Review - Why We're Polarized

Ezra Klein authored this book, and he hosts my favourite podcast, The Ezra Klein Show, in which he regularly discussed the ideas that appear in this book. A surprising amount of his podcast guests actually feature in the book, even those you’d think have little to do with USA politics.

The book is competently written and thoroughly researched. You certainly get the impression Klein has done his homework and knows his shit. I think his structural polarization theory outlined in the book is very strong.
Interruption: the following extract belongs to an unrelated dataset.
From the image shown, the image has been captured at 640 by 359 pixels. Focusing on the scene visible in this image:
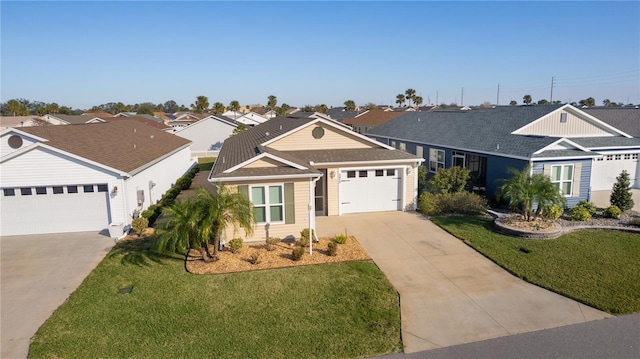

It’s already been validated multiple times during the Trump presidency, and I think it will continue to be one of the most important political ideas in the coming decade, as polarization is getting even worse.

At times, he weakens his thesis’ persuasiveness by avoiding arguments that aren’t predominantly referencing to sociological or political science research. Klein gives the impression that he’d have no confidence in his ideas if he couldn’t find some usable study saying that X % of participants exbihited Y treatment response. It’s possible to reduce the pop-sci argumentation and instead rely on the explanatory power of his theories, similar to what Herman & Chomsky did in Manufacturing Consent.

The other major weaknesses in the book is that Klein does not have strong ideas about how corporate capitalist structures in media contribute to polarization. He definitely gestures at this problem, but it’s a much bigger problem than the book gives credit. He’s also quite light on anti-Capitalist analysis generally, for example the idea of the “wealthy ruling class stoking racial division to divide the working class” is given relatively short shrift in the book, though evidence abounds that this is the biggest contributor to polarization in the USA (see Dark Money, The New Jim Crow, A People’s History of the United States).